The microRNA (abbreviated miRNA) has been widely studied in recent years with a focus on understanding the mechanisms of communication between eukaryotic cells and tissues. After being first described in 1993, these small non-coding RNAs are increasingly recognized with multiple roles in the organism, although the main biological function of microRNAs is to regulate protein expression in the post-transcriptional phase. Researchers have found that various miRNAs are playing vital roles in regulating diverse physiological processes, such as cell proliferation, differentiation, development, signal transduction, metabolism, apoptosis, and immune responses. As a result, the abnormal expression of microRNAs is believed to be related to the development of many diseases. Recent studies have demonstrated that miRNAs circulate in a highly stable cell-free form in various body fluids, for example, plasma, serum, tears, saliva, and urine, and have been investigated as promising targets in biomarker discovery that help diagnose, predict disease prognosis, and monitor treatment response in different diseases.

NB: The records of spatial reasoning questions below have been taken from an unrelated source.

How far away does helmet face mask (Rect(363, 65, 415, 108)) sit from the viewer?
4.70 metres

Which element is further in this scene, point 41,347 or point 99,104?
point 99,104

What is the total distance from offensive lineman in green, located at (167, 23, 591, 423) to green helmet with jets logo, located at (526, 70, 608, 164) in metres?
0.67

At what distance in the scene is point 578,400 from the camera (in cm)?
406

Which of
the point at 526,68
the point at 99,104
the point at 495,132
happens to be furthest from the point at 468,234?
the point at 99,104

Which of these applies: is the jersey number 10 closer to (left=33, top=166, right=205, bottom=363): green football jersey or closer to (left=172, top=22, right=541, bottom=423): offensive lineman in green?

A study recently published in Nature described that microRNAs related to the production of melanin pigments (or called melanogenesis) may work as biomarkers for vitiligo, a condition in which the skin loses its pigment cells. Researchers used the quantitative real-time PCR technique to assess 20 melanogenesis pathway-related microRNAs (miRNAs) selected by online bioinformatics tools in 85 non-segmental vitiligo (NSV) patients compared to 85 normal controls and then analyzed functions and pathway enrichment for the miRNAs with significant results. The result showed that 12 circulating miRNAs have a higher expression level in vitiligo patients compared with the control group. Based on the result of this study, researchers suggest that some circulating miRNAs signature might involve in the immune response associated with vitiligo pathogenesis, and specific miRNAs have the potential to be used as biomarkers for skin pigmentation disorders, including vitiligo.

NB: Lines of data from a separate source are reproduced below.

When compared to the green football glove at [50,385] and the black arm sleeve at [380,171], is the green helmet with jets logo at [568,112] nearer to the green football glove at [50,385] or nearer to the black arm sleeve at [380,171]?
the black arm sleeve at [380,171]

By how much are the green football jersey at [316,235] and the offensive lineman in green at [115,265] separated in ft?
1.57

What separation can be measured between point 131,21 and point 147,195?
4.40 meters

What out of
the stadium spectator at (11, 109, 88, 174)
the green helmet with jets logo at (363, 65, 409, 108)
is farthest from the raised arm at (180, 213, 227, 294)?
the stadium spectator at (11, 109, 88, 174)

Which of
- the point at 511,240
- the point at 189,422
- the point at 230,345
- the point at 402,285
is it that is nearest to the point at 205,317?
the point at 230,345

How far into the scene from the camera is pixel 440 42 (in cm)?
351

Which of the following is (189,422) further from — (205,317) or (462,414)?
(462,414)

Another research published in the journal of ACS Nano shared the advancement of identifying molecular markers, such as proteins and genes, in vesicular structures, exosomes, in particular, to improve the accuracy of disease diagnosis. In the study, researchers collected tear samples from patients with dry eye and type 2 diabetes and then exosomes and their contents were isolated and purified using a rapid isolation system. The team also performed nanoparticle tracking analysis, western blot analysis, on-device exosome detection, proteomic analysis, and exosome miRNA sequencing. Through these analytical methods, researchers were able to observe microRNAs differences in patients with diabetic retinopathy and without eye conditions, meaning that microRNAs might be used as biomarkers in tear exosomes to diagnose and track eye disorders and other diseases, such as neurodegenerative diseases and cancer, in a more sensitive, faster, and less invasive manner.

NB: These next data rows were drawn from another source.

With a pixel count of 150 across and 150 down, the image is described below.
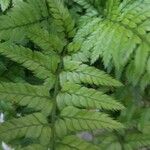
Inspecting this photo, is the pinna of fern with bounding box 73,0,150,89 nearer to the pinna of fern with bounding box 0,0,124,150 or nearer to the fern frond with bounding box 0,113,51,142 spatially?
the pinna of fern with bounding box 0,0,124,150

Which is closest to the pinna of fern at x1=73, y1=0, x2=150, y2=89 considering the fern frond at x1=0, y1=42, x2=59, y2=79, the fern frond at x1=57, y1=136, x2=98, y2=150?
the fern frond at x1=0, y1=42, x2=59, y2=79

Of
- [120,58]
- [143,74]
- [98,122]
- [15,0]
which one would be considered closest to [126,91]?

As a matter of fact, there are a variety of non-coding RNA types, while miRNAs receive the most research attention due to their powerful features, including less evolutionary complexity, a relatively small number with a large dynamic expression range, availability in all biological fluids, tissue- and cell-specific expression profiles, and high stability in clinical samples. Most importantly, miRNAs play a crucial role in pathway regulation, given that a single miRNA can target many genes while a single gene can be regulated by many different miRNAs.
In conclusion, leveraging the next generation sequencing techniques for the detection of RNA molecules in biological samples, microRNAs, the best known small type of non-coding RNAs, have been proposed as potential molecular biomarkers in cancer, liver and cardiovascular disease, central nervous system disorders, and skin pigmentation disorders, among many other diseases.